No caminho ele ficou tentando alegrá-la. Sempre fazendo palhaçadas, contando piadas, arrancando sorrisos com brincadeiras bobas. Ao chegarem na praça de eventos ela avistou logo uma amiga do colégio, e foi cumprimentá-la.
— Tatiiiii! Quanto tempo ein! Como estas?
— Lêêêê! Tou bem... e você?
— É né...
— Cara, sempre soube que tu tinhas bom gosto, mas esse teu namorado é super gatinho...
— Que namorado?? Meu namoro acabou hoje... tou arrasada aqui...
— Unche, e como é que tu acaba o namoro e ainda fica assim pertinho do ex sem dar chilique... se fosse comigo...
— Tas doida mulé??? Esse não é meu namorado não!!
— Oi, eu sou um amigo dela... Desculpe me meter assim na conversa, mas não pude deixar de perceber que falavam de mim...
— É, esse é o ...
— Gabriel.
— Unche, como é isso... ele é teu amigo e tu nem sabe o nome? Que história mal contada! Já escalou outro foi?
— É que nos conhecemos há pouco tempo, ainda não tínhamos nos apresentado... ele é amigo do meu primo... e não quero saber de homem por um bom tempo!
— Então me deixe apresentar vocês: Gabriel, essa é a Letícia, ela tá solteira viu! — deu uma risadinha — Letícia, esse é o Gabriel... parece ser um bom carinha...
Ele apertou a mão dela e deu dois beijinhos na face.
— Pronto! Eitha, começou o show... vou lá pra frente, vocês vêm?
— Não... agora não... vou tomar um chocolate... mais tarde a gente se vê... Divirta-se por nós duas!!
— Já que você manda... eu obedeço! Fui!
Os dois novos amigos se dirigiram ao chocolate e ficaram olhando o show de longe e conversando, rindo, se conhecendo. Hora de voltar para casa...
— Nossa, o tempo voou!
— Foi mesmo! Sabe, adorei ter passado essa noite conversando com você! Você até me fez parar de pensar no Carlos, no que ele me disse...
— Esse cara não te fez bem... Deixa ele de lado!
— É exatamente por isso que estou indo embora amanha... tudo aqui me lembra as coisas que conversamos...
— Vá não!
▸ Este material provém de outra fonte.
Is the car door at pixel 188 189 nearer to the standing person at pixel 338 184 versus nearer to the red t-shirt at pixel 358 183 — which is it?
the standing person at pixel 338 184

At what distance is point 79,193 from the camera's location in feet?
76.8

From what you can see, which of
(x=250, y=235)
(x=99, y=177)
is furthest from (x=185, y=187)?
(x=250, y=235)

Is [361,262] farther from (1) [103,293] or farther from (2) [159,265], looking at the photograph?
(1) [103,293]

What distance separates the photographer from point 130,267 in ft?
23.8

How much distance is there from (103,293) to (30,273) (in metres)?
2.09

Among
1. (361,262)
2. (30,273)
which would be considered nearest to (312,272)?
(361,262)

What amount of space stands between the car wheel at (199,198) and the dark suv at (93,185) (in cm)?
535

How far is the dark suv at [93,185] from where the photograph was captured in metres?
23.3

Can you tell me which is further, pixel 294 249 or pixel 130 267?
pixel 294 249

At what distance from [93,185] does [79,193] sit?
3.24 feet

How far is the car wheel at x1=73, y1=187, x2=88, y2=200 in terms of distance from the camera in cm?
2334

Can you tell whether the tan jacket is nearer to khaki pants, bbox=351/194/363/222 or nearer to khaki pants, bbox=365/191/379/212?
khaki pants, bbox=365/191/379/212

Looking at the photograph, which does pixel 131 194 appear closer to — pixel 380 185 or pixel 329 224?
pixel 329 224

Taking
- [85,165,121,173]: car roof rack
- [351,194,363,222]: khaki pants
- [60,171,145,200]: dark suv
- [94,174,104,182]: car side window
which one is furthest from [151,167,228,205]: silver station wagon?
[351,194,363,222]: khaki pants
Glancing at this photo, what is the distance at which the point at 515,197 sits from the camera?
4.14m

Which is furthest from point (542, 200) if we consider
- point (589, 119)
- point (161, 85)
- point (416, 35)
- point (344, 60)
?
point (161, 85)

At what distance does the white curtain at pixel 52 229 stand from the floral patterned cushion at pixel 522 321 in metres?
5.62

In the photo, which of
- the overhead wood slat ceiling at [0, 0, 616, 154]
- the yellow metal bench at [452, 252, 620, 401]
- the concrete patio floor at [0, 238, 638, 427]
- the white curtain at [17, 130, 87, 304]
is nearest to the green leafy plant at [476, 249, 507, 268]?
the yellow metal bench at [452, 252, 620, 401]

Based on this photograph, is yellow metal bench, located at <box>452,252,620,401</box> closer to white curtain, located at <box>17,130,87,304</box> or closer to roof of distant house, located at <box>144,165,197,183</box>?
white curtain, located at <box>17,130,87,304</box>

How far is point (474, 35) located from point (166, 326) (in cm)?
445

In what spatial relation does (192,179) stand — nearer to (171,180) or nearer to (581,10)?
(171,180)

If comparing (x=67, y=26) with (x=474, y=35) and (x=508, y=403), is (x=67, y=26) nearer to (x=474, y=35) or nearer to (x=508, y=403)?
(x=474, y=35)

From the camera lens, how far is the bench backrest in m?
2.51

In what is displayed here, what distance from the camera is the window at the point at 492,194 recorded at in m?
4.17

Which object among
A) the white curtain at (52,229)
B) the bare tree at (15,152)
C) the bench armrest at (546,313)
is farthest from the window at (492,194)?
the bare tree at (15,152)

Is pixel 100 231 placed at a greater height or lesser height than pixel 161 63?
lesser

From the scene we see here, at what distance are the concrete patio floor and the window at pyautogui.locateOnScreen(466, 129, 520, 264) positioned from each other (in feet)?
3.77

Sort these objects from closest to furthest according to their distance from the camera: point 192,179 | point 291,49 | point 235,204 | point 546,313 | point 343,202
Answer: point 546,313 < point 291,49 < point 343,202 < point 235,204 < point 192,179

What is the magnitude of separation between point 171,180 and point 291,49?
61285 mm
Mostre pra esse bobo que você não tá nem aí pra ele... não deixe ele acabar com esses seus dias de lazer... fique aqui e mostre que mesmo ele fazendo o que fez não vai conseguir te derrubar... não deixe ele ver que te deixou triste, te abalou...
— Não sei...
— Se não sabe, eu sei! você vai ficar! E amanha vamos acordar cedinho para ver as coisas, e conhecer a cidade! Pronto! Decidido!
— Você é maluco sabia?
— Sabia... tenho até atestado!
Ela riu. Chegaram em casa, foram dormir logo para acordar cedo no outro dia. E acordaram. Quando Letícia acordou, Gabriel já tinha tomado banho, comido algo e estava assistindo tv esperando ela acordar e se ajeitar. Quando ela ficou pronta, saíram.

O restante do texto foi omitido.